[Spatial reasoning question records]
※
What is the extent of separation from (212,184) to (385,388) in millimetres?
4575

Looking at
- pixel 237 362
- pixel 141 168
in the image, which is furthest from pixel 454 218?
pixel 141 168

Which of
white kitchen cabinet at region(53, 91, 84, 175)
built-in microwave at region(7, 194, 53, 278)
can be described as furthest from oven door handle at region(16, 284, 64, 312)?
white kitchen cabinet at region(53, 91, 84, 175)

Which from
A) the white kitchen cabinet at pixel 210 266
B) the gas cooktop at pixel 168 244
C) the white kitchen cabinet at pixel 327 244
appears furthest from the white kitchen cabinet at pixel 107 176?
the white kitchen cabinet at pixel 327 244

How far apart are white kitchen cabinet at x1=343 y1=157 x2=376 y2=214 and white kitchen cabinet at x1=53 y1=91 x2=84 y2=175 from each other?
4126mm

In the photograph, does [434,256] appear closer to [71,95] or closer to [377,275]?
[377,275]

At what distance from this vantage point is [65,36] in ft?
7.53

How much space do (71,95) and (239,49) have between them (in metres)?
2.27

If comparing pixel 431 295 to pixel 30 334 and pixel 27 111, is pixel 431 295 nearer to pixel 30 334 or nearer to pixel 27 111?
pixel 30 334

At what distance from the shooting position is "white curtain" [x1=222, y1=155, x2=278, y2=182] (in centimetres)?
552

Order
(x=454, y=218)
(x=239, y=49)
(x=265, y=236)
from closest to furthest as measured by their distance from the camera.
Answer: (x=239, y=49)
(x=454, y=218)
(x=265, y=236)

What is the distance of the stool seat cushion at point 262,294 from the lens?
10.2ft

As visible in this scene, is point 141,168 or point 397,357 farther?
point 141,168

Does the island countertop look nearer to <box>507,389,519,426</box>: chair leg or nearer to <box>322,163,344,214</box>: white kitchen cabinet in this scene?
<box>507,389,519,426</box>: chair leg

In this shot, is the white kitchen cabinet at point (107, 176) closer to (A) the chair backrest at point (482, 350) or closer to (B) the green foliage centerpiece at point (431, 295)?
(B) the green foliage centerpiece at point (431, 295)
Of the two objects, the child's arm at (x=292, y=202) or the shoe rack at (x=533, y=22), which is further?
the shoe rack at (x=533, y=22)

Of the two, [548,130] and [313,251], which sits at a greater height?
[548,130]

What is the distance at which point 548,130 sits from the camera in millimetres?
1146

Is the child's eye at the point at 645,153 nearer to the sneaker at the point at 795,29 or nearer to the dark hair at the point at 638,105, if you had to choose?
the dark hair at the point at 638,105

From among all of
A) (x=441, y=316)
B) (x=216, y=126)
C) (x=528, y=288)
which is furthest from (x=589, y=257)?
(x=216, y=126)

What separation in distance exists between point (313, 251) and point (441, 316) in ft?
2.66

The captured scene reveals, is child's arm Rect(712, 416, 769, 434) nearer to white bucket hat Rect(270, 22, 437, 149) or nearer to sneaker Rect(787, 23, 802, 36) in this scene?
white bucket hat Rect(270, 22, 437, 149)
※
## Short task
Reproduce all of the items above line for line, without changing any word, number, or symbol.

## Task output
What is the extent of separation from (212,184) to (385,388) in millimetres?
4575

Looking at
- pixel 237 362
- pixel 141 168
in the image, which is furthest from pixel 454 218?
pixel 141 168

Which of
white kitchen cabinet at region(53, 91, 84, 175)
built-in microwave at region(7, 194, 53, 278)
can be described as furthest from oven door handle at region(16, 284, 64, 312)?
white kitchen cabinet at region(53, 91, 84, 175)

Which from
A) the white kitchen cabinet at pixel 210 266
B) the gas cooktop at pixel 168 244
C) the white kitchen cabinet at pixel 327 244
appears furthest from the white kitchen cabinet at pixel 107 176?
the white kitchen cabinet at pixel 327 244

How far apart are white kitchen cabinet at x1=343 y1=157 x2=376 y2=214 and white kitchen cabinet at x1=53 y1=91 x2=84 y2=175 from each other?
4126mm

In the photograph, does [434,256] appear closer to [71,95] or closer to [377,275]?
[377,275]

At what distance from this vantage point is [65,36] in ft?
7.53

How much space do (71,95) and (239,49) have between them (in metres)?
2.27

If comparing pixel 431 295 to pixel 30 334 and pixel 27 111, is pixel 431 295 nearer to pixel 30 334 or nearer to pixel 27 111?
pixel 30 334

At what distance from the shooting position is "white curtain" [x1=222, y1=155, x2=278, y2=182] (in centimetres)?
552

Order
(x=454, y=218)
(x=239, y=49)
(x=265, y=236)
from closest to furthest as measured by their distance from the camera.
Answer: (x=239, y=49)
(x=454, y=218)
(x=265, y=236)

What is the distance of the stool seat cushion at point 262,294 from the lens?
10.2ft

As visible in this scene, is point 141,168 or point 397,357 farther?
point 141,168

Does the island countertop look nearer to <box>507,389,519,426</box>: chair leg or nearer to <box>322,163,344,214</box>: white kitchen cabinet in this scene?
<box>507,389,519,426</box>: chair leg

In this shot, is the white kitchen cabinet at point (107, 176) closer to (A) the chair backrest at point (482, 350) or closer to (B) the green foliage centerpiece at point (431, 295)?
(B) the green foliage centerpiece at point (431, 295)
Of the two objects, the child's arm at (x=292, y=202) or the shoe rack at (x=533, y=22), which is further?
the shoe rack at (x=533, y=22)

Of the two, [548,130] and [313,251], which sits at a greater height?
[548,130]

What is the distance at which point 548,130 sits from the camera in millimetres?
1146

Is the child's eye at the point at 645,153 nearer to the sneaker at the point at 795,29 or nearer to the dark hair at the point at 638,105, if you had to choose?
the dark hair at the point at 638,105

From among all of
A) (x=441, y=316)
B) (x=216, y=126)
C) (x=528, y=288)
which is furthest from (x=589, y=257)?
(x=216, y=126)

What separation in distance exists between point (313, 251) and point (441, 316) in ft?
2.66

The captured scene reveals, is child's arm Rect(712, 416, 769, 434) nearer to white bucket hat Rect(270, 22, 437, 149) or nearer to sneaker Rect(787, 23, 802, 36) in this scene?
white bucket hat Rect(270, 22, 437, 149)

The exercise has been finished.